* _Your objective_: Copy the rows below word for word, starting at the line that contains "What is the measure of" and continuing through the last line of the rows.

— start of Dataset —

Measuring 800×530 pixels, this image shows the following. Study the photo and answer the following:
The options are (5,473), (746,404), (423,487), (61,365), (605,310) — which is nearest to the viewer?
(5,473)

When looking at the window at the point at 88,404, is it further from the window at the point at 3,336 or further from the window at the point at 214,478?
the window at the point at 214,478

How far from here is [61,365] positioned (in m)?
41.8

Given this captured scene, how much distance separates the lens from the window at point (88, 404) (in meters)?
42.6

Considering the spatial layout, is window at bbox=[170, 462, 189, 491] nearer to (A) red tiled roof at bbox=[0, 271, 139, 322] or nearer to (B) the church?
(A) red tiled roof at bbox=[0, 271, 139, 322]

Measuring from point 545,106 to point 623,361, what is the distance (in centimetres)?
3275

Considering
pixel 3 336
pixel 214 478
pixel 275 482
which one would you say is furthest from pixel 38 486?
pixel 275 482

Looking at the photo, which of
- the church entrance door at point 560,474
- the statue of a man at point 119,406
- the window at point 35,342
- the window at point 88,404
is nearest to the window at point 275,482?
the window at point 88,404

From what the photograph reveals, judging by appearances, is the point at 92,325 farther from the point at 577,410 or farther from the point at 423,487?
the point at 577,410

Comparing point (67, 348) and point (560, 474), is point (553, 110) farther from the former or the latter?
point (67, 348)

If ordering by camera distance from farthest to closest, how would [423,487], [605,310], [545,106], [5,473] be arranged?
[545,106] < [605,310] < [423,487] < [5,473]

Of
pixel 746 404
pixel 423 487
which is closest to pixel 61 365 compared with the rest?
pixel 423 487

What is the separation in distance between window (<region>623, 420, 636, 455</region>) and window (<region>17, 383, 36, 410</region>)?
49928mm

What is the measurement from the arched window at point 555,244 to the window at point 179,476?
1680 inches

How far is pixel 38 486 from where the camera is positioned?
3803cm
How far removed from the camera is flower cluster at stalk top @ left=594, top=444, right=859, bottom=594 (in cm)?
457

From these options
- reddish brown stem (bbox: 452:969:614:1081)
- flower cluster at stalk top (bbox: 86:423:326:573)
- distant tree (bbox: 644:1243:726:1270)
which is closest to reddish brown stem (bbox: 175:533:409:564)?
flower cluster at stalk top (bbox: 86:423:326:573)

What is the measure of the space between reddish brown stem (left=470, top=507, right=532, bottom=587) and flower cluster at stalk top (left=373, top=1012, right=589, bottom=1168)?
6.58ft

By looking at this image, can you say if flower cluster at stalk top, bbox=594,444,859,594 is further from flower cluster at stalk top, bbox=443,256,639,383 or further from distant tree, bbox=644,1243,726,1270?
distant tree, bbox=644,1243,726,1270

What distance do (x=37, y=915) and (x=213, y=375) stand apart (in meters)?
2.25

— end of Dataset —

* _Problem solution_:
What is the measure of the space between reddish brown stem (left=470, top=507, right=532, bottom=587) and flower cluster at stalk top (left=373, top=1012, right=589, bottom=1168)?
6.58ft

By looking at this image, can you say if flower cluster at stalk top, bbox=594,444,859,594 is further from flower cluster at stalk top, bbox=443,256,639,383 or further from distant tree, bbox=644,1243,726,1270?
distant tree, bbox=644,1243,726,1270

What distance do (x=37, y=915) and (x=213, y=375) stand apart (in meters)?
2.25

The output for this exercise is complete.